Neonazis in Halbe:
"Heldengedenken" geplant
Neonazis wollen Wehrmachtssoldaten und SS ehren. Antifaschisten
protestieren dagegen
Mike Kettler Junge
Welt, 06.11.2002
Nachdem am 17. August diesen Jahres zum zweiten Mal in Folge Neofaschisten aus
der gesamten Bundesrepublik im bayrischen Wunsiedel aufmarschierten, um den
Hitler-Stellvertreter Rudolf Heß zu ehren, soll nun auch am 17. November im
brandenburgischen Halbe versucht werden, rechtes Heldengedenken zu reanimieren.

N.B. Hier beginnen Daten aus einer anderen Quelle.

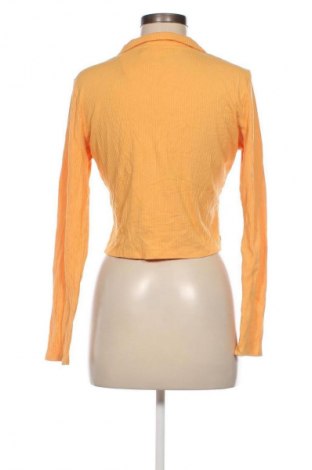 Dámská halenka H&M, Velikost M, Barva Oranžová, Cena  49,00 Kč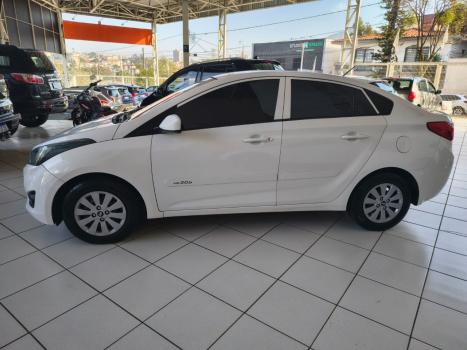 HYUNDAI HB 20 Sedan 1.6 16V 4P FLEX COMFORT PLUS, Foto 8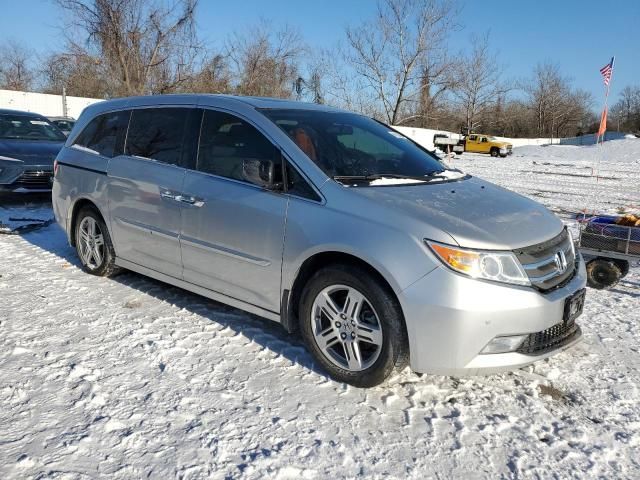 2013 Honda Odyssey Touring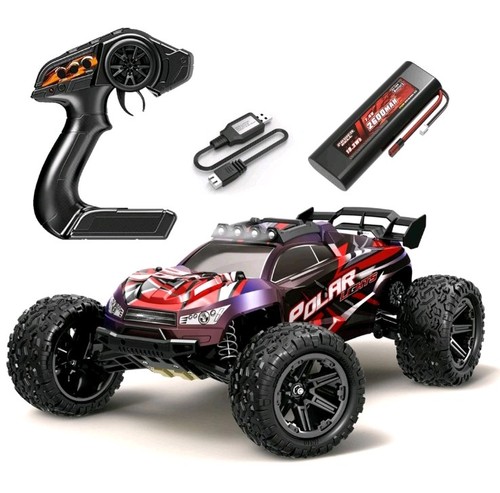 Scale high speed rc car - high,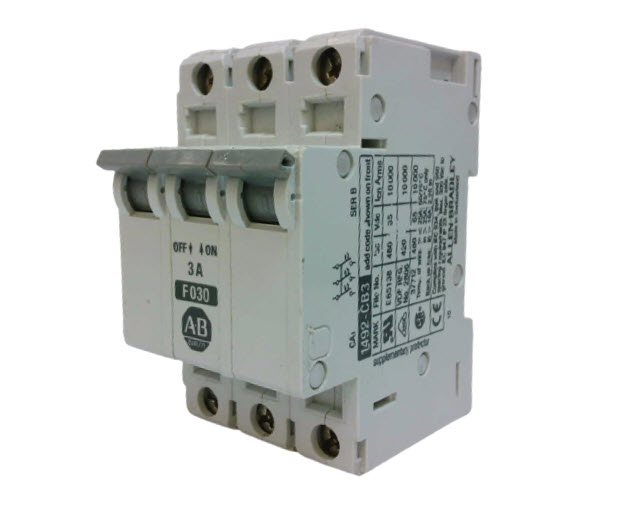 ALLEN BRADLEY 1492-CB3F030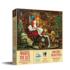 Magical Toy List - Scratch and Dent Christmas Jigsaw Puzzle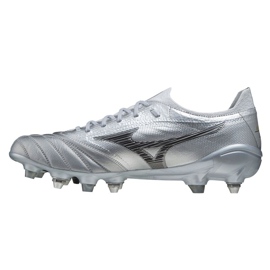 Scarpe da calcio Mizuno Morelia Neo Iii Beta Japan Mix M P1GC219003 multicolore argento 1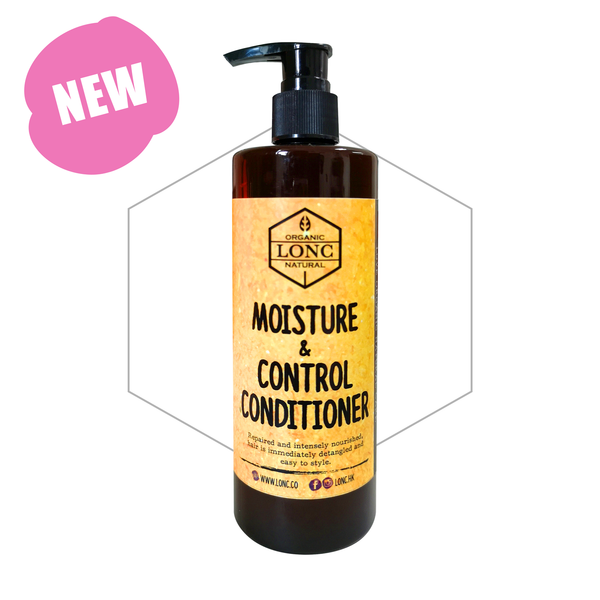 Moisture & Control Conditioner 保濕修護平衡護髮乳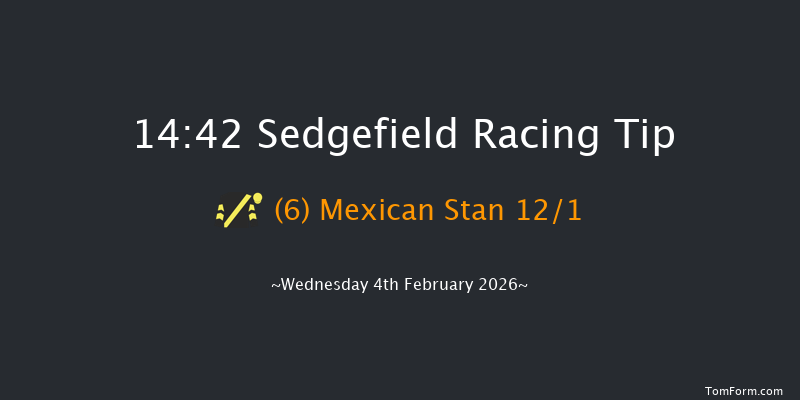 Sedgefield 14-42 (Class 5) 16f Sun 25th Jan 2026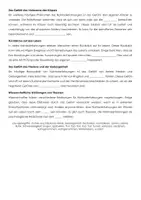 Vorschau - Arbeitsblätter - Nahtoderfahrungen (Lückentext und Übungen) - Seite 1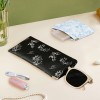 Small Cosmetic Bag for Handbag 2PCS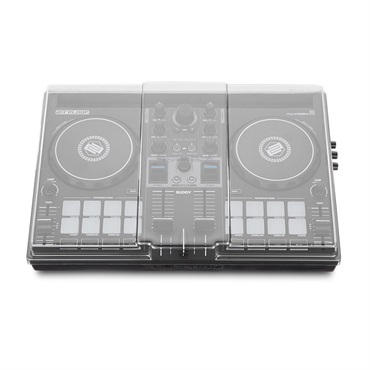 DECKSAVER DSLE-PC-READY 【Reloop Buddy / Ready対応保護カバー】 画像4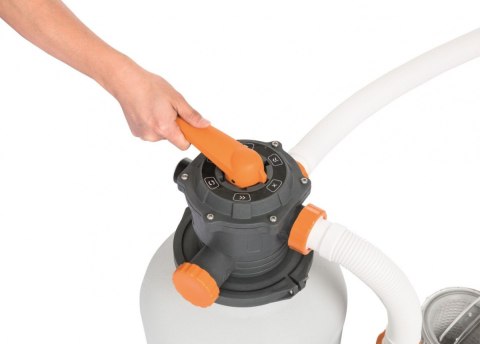 Pompa Piaskowa 2200 gal BESTWAY
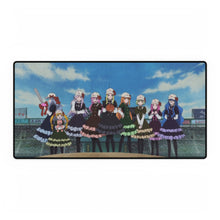 Load image into Gallery viewer, Anime Shirobako Mouse Pad (Desk Mat)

Ziel des geplanten Aufzuges ist der Waldfriedhof Halbe. Hier
liegen über 22000 Menschen begraben, darunter 20000 Angehörige von Wehrmacht,
Hitlerjugend, SS, Waffen-SS und Volkssturm. Auf dem Friedhof sind aber auch die
Gräber von Flüchtlingen, von Einwohnern aus Halbe und Umgebung sowie
sowjetischer Zwangsarbeiter zu finden, die unter anderem in Mahlow,
Kleinmachnow, Luckenwalde, Waltersdorf und im Reichsbahnlager Halbe
Sklavenarbeit leisten mußten. Im »Kessel von Halbe« wurde das letzte Aufgebot
Hitlers durch die Rote Armee vernichtend geschlagen. Diesem erbitterten Kampf
fielen in den letzten Kriegswochen auch Tausende Flüchtlinge zum Opfer.
Nach Angaben der Treptower Antifa Gruppe (TAG) gegenüber junge Welt marschierten
bereits 1990 und 1991 bis zu 1000 Rechtsextreme mit einer »martialischen
Prozedur von Fackelmärschen, Trommelwirbeln und Kranzniederlegungen« zu den
Gräbern ihrer »Helden« in Halbe. Bisher verhinderten die Behörden jedoch, daß
der Mummenschanz zur Tradition wurde. Ob es auch in diesem Jahr zu einem
vollständigen Verbot kommt, ist noch nicht klar. Unter dem Motto »Ruhm und Ehre
dem deutschen Frontsoldaten!« wollen sich die Neonazis am Sonntag, dem 17.
November, dem »Volkstrauertag«, versammeln. Die Friedhofsverwaltung sprach ein
Verbot gegen die Friedhofsbegehung aus, das aber von der zuständigen
Polizeidirektion wieder aufgehoben wurde. Nach Aussage eines Sprechers des
Polizeiabschnitts Königs Wusterhausen gegenüber jW ist in den nächsten Tagen mit
einer Entscheidung zu rechnen, ob das »Heldengedenken« stattfinden kann. Bei
einem Verbot ist mit der üblichen juristischen Prozedur vor den Gerichten zu
rechnen.
Neonazis aus dem freien Kameradschaftsspektrum treten als Organisatoren und
Anmelder des »Heldengedenkens« auf. Besonders tritt der hartgesottene
Berufsneonazi Christian Worch in Erscheinung, der sich sicher ist, daß sich das
»Heldengedenken« in Halbe »wieder etablieren« wird. Kundgebungen in Halbe seien
auch schon für die kommenden Jahre angemeldet.
Ein unabhängiges Bündnis antifaschistischer Gruppen sowie die Antifaschistische
Aktion Berlin (AAB) wollen diesen Plan jedoch zunichte machen. Auf einer
Kundgebung unter dem Motto »Nie wieder Faschismus! Nie wieder Krieg!« wollen sie
der ermordeten sowjetischen Zwangsarbeiter und der 57 deutschen
Wehrmachtsdeserteure gedenken, die ebenfalls auf dem Waldfriedhof begraben
liegen. Der Vorsitzende der Bundesvereinigung Opfer der NS-Militärjustiz e.V.,
der Wehrmachstsdeserteur Ludwig Baumann, wird auf der Kundgebung sprechen (jW
berichtete über sein politisches Engagement u.a. am 22. Juli diesen Jahres und
am 13.12.2001 aus Anlaß seines 80. Geburtstages). Die Antifaschisten planen
darüber hinaus mehrere Blockadekundgebungen sowie eine Demonstration unter dem
Motto »Strammstehen heißt untergehen – Kein Naziaufmarsch in Halbe!«.